Preparation of BKV-Specific Cytotoxic T-Cell Lines
BKV-specific CTL were prepared from fresh or frozen PBMC, according to the following method: 2 x 10⁶ PBMC were co-cultured with 5 x 10⁴ BKV antigen-pulsed DC in 2-ml volumes of X-VIVO 20 medium, supplemented or not with 10 ng/ml IL-7 and 10 pg/ml IL-12 (both R&D Systems). After 8 d, cultures were restimulated with 5 x 10⁴ BKV-pulsed autologous DC. On day +11, IL-2 (20U/ml) was added to the cultures. CTL were then expanded with weekly rounds of restimulation with autologous stimulators in the presence of rIL-2. CTL were examined for immunophenotype, and for specificity in a standard ⁵¹Cr-release assay against a panel of targets including autologous mock-pulsed or BKV-pulsed DC.

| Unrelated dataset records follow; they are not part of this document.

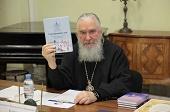 В Издательском Совете представили литературный сборник «Серебряный луч»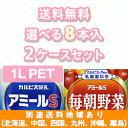 【カルピス】アミールS 1L PET カルピス酸乳 毎朝野菜 から選べる2ケースセット(8本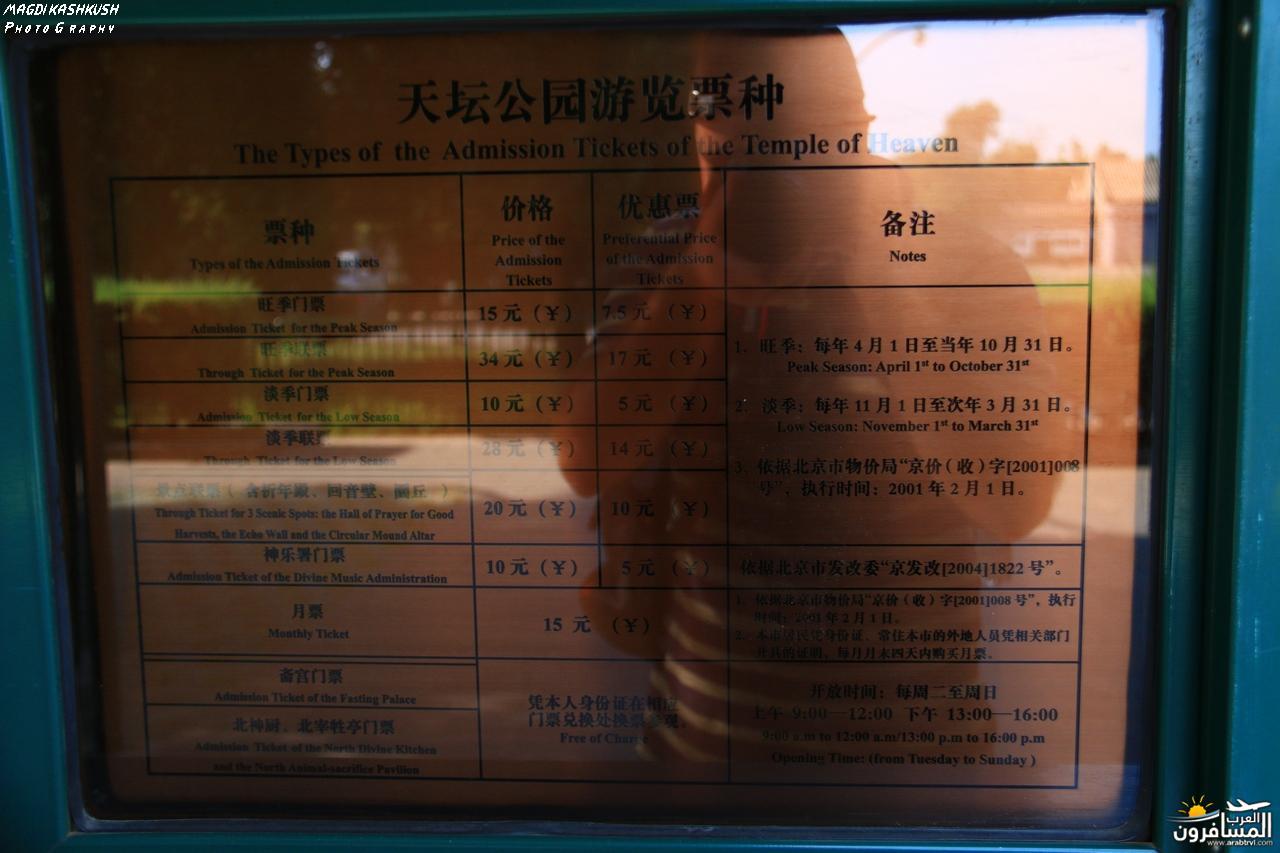 475798 المسافرون العرب بكين beijing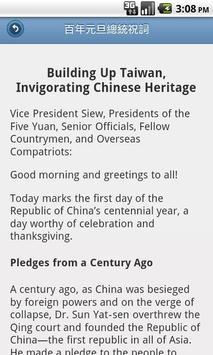中華民國一百年元旦馬英九總統祝詞 apk screenshot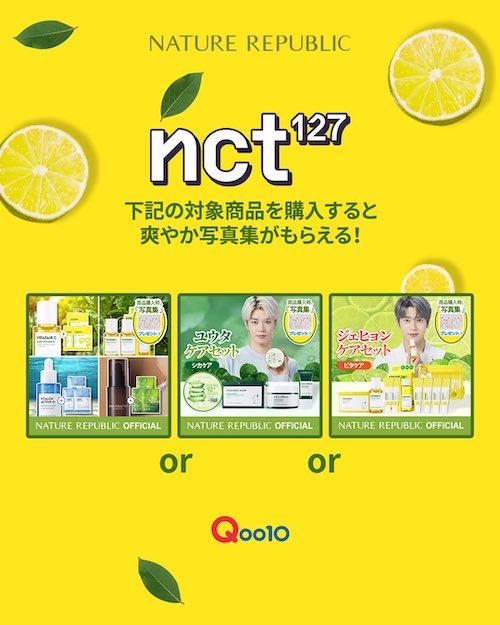 nct127 nature republic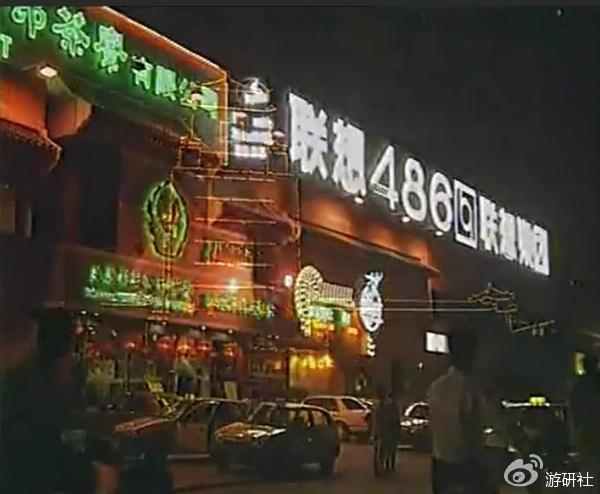 《我爱我家》前半部的外景镜头曾出现过联想486广告牌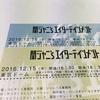 2016年12月16日 関ジャニ∞ 東京ドーム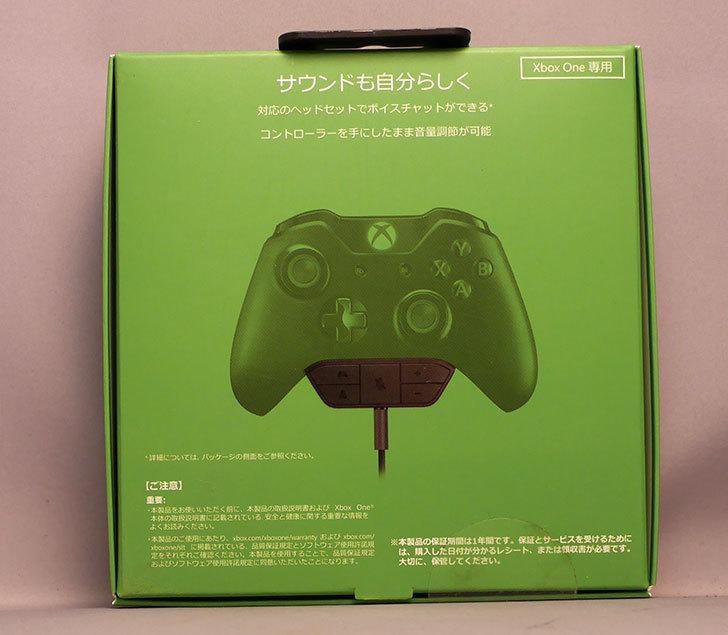 Xbox-One-ヘッドセット-アダプターを買った2.jpg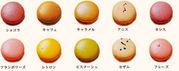 お菓子の店〜パティスリー〜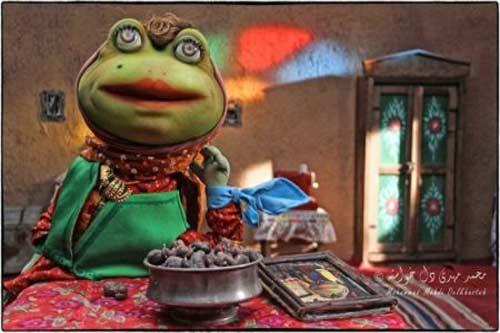 تصاویری از فیلم خاله قورباغه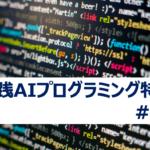実践型AIプログラミング特講 #13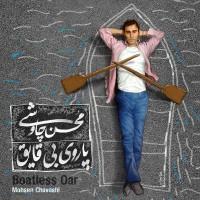 Mohsen-Chavoshi-Yousef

T-Lymphocyte Subset Depletion
CD3+/TCR+ cells were removed from cell suspension by negative selection with anti-TRC mAb (Becton Dickinson, Mountain View, CA) and magnetic microspheres coated with goat-anti-mouse IgG (Dynabeads M-450; Dynal, Lake Success, NY), according to a previously described method (28).

Flow Cytometry
mAb used to characterize cultured cells were CD3 FITC and PE, anti HLA-DR PE, CD8 FITC and PE, CD56 PE, anti-TRC FITC, CD4 PE, CD19 FITC, CD20 PE, CD45 FITC (Becton Dickinson). Appropriate isotype-matched controls were included. Cytofluorimetric analysis was performed by means of direct immunofluorescence on a FACScan flow cytometer (Becton Dickinson).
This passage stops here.